Overtly, Boccaccio tries to present a remedy for lovesickness, but love is hardly the subject of his stories. Despair, suicide, deception and disaster take centrestage. Like Robert Burton after him, remedies for melancholy are very much subsumed by his interest in the subject itself. The subject of The Decameron is melancholy. And there is very little consolation. The apodeictic or moralising conclusions in the stories are repeatedly left to cynical or ironic interpretation through a lack of conviction; a quick turnaround without effect. What lingers, however, is a foreboding, a gloom, a sense of disaster. The plague, both real and metaphorical, is always outside.

In his book Melancholy and Society, Wolf Lepenies suggests that there is a direct link between the aristocratic court jester, Baudelaire’s dandy, Benjamin’s flâneur and the solitary, reflective, eccentric modern melancholic. Reading this progression backwards can also be helpful in understanding The Decameron. The court jester, as Lepenies notes, ‘was employed to dispel melancholy – or, to put it in modern terms, was an “entertainer”…His function was to stablilise the system’s “interior”, namely the court.’2 But his other purpose, I suggest, was to license exhilaration arising from possible catastrophe. The court jester was seldom censored for prophesying doom, but to avoid execution, he had to be very skilful at allegory. I would like to suggest that in The Decameron, the inaction resulting from stabilising the interior is combined with apocalypse and fantasy. While making overtures to stability by invoking society’s norms, Boccaccio’s darker purpose was to drill a hole in the dam wall holding back disaster. Sadness in his protagonists is madness. While the French word tristesse signifies an intelligent or sensitive sadness, the Italian tristezza implies a more robust malignity or madness.

I am particularly interested in such contradictions, which may be inherent in the idea of associating melancholy with creativity. In The Decameron, we find an early example of melancholy as artistically productive, not only in the coercion of each storyteller to produce stories (all of which are of course written by Boccaccio), but in the stories’ inventiveness in trying to keep melancholy at bay. There is an essential sociability, a weave, a connection between the tale-tellers which, when set against the plague outside, expresses an emerging Florentine sensibility, not only of siege and fatality but of an increasing civility, pageantry and connection with the public world. A pageant is a play, but it is also a performance intended to deceive. There is a certain amount of jesting and jousting. There is order in disorder. This is inherent in the framework of The Decameron. The word Decameron comes from two Greek words meaning ‘ten’ and ‘day’. To seek refuge from the plague, ten narrators spend ten days in a country house, each telling a story a day. A queen or a king is nominated each morning, responsible for a song at the end of the day. This practice of story-telling was recommended by physicians of the time. It was said to preserve the balance of humours and to chase away melancholy and restore mental health. I couldn’t think of anything worse than such a writing residency, but it must have forced Boccaccio into anxious creativity, trying to present an allegory, and I would suggest, not quite succeeding against the verdict of reality, in this new form called a novelle, which we would today categorise as a collection of short stories.

Brief A
Echo the spatial reasoning rows beginning with the line containing "What is the distance of" and ending with the line containing "900 millimetres". Omit the pictures.
The Decameron passage has no connection to the spatial reasoning rows.

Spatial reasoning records
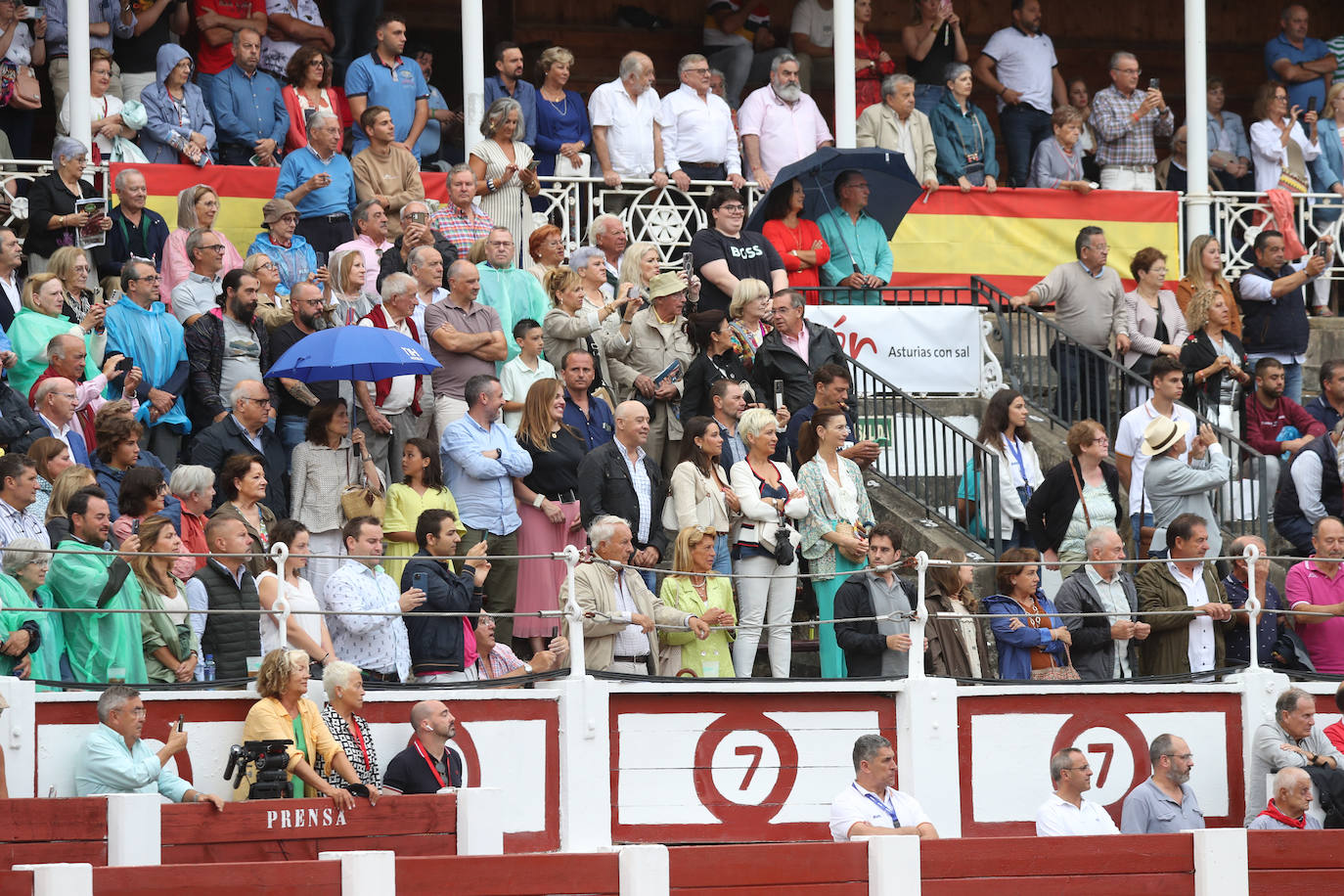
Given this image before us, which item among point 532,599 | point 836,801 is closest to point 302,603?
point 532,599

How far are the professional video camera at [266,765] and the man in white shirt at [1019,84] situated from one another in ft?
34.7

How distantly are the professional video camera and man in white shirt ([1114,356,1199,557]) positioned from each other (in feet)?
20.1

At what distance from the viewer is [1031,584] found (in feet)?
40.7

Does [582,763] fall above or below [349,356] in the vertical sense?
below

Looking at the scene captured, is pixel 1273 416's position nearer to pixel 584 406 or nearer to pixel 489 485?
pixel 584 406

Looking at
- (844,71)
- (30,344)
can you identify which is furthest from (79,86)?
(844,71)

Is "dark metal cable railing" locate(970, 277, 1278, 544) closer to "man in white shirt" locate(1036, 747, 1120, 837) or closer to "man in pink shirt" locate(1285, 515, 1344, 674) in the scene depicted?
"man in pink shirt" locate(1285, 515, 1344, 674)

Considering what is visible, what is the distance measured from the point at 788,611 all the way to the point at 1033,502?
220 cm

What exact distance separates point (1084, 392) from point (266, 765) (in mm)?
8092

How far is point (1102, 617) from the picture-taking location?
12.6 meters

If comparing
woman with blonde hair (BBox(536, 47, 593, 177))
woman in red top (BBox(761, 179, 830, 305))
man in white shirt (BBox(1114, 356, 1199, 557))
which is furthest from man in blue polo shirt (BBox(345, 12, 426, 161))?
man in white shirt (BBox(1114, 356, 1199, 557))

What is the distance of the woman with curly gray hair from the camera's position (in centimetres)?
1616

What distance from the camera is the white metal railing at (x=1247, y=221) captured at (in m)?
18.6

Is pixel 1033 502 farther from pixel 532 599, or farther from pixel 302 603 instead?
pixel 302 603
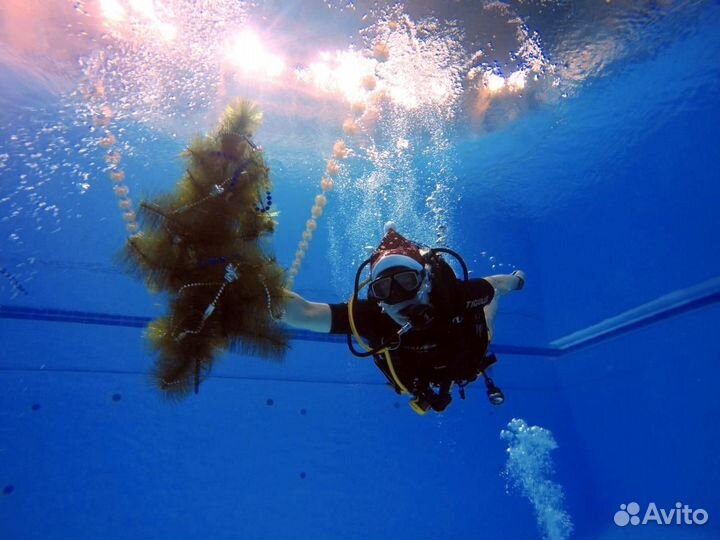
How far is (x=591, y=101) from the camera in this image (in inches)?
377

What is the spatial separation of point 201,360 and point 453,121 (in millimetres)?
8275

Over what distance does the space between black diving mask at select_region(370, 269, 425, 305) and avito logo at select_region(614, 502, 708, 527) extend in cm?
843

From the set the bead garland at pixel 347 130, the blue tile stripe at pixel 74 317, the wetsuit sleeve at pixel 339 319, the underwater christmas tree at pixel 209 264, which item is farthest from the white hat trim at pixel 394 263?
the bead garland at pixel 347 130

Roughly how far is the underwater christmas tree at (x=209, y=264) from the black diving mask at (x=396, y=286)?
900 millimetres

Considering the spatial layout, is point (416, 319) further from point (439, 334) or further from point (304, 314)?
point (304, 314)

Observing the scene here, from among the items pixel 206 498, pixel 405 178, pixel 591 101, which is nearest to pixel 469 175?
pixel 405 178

Brief B
Render this sentence from the Decameron passage into French: "The subject of The Decameron is melancholy."

Correct result A
What is the distance of the woman with curly gray hair from the camera's position (in centimetres)?
1616

What distance from the camera is the white metal railing at (x=1247, y=221) captured at (in m)?
18.6

Is pixel 1033 502 farther from pixel 532 599, or farther from pixel 302 603 instead?
pixel 302 603
How far is (x=591, y=101) from the camera in this image (in inches)?
377

What is the spatial separation of point 201,360 and point 453,121 (in millimetres)?
8275

Over what distance does the space between black diving mask at select_region(370, 269, 425, 305) and avito logo at select_region(614, 502, 708, 527) extend in cm?
843

From the set the bead garland at pixel 347 130, the blue tile stripe at pixel 74 317, the wetsuit sleeve at pixel 339 319, the underwater christmas tree at pixel 209 264, which item is farthest from the white hat trim at pixel 394 263?
the bead garland at pixel 347 130

Roughly how far is the underwater christmas tree at (x=209, y=264) from the black diving mask at (x=396, y=286)?
900 millimetres

Correct result B
Le sujet du Décaméron est la mélancolie.